#### Opgave A:
Druk het deel van de oefentekst vanaf "## Wat zijn" tot en met "weekdag en weekend." ongewijzigd af.
#### Opgave B:
Beantwoord de volgende vragen aan de hand van de oefentekst:
(i) Welke naam wordt aan cc.startLocalCluster meegegeven?
(ii) Uit welk pad wordt fact_rides geladen?
(iii) Welke dagen worden in de SQL-query als 'Weekend' ingedeeld?

#### Oefentekst:
============

In [29]:
import ConnectionConfig as cc
cc.setupEnvironment()

In [30]:
spark = cc.startLocalCluster("Analyzing")  # default 4
spark.getActiveSession()

In [31]:
#EXTRACT
dim_weather = spark.read.format("delta").load("spark-warehouse/dimWeather")
dim_date = spark.read.format("delta").load("spark-warehouse/dimDate")           
fact_rides = spark.read.format("delta").load("spark-warehouse/factRideS1")

In [32]:
#TRANSFORM
#TEMP VIEW MAKEN  
dim_weather.createOrReplaceTempView("dimWeather")
dim_date.createOrReplaceTempView("dimDate")
fact_rides.createOrReplaceTempView("factRide")

## Wat zijn de drukke momenten (op dagbasis) in de week t.o.v. het weekend? 

Om de drukste momenten van de week te vergelijken met het weekend, kunnen we de gegevens per uur samenvoegen en groeperen op weekdag en weekend.

In [33]:
#Hier is de SQL-query om het gemiddelde aantal ritten per uur voor weekdagen en weekenden te berekenen:
busiest_times_query = spark.sql("""
WITH ride_counts AS (
    SELECT 
           CASE 
            WHEN date_format(dd.calendarDate, 'EEEE') IN ('Saturday', 'Sunday') THEN 'Weekend'
            ELSE 'Weekday'
           END as day_type,
           COUNT(fr.rideSK) as ride_count
    FROM factRide fr
    LEFT JOIN dimDate dd ON fr.dateSK = dd.dateSK
    GROUP BY day_type, dd.calendarDate
)

============

#### Gegevensdeel:
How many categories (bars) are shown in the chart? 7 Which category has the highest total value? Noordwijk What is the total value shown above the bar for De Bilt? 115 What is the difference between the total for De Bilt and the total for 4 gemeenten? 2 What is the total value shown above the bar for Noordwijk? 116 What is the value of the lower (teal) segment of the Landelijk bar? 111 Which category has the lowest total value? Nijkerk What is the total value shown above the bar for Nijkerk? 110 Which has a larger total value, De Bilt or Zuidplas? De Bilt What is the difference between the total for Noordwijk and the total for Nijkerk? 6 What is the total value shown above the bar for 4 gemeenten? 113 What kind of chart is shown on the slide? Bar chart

============

#### Antwoord A:
## Wat zijn de drukke momenten (op dagbasis) in de week t.o.v. het weekend? 

Om de drukste momenten van de week te vergelijken met het weekend, kunnen we de gegevens per uur samenvoegen en groeperen op weekdag en weekend.

#### Antwoord B:
(i) "Analyzing"
(ii) spark-warehouse/factRideS1
(iii) Saturday en Sunday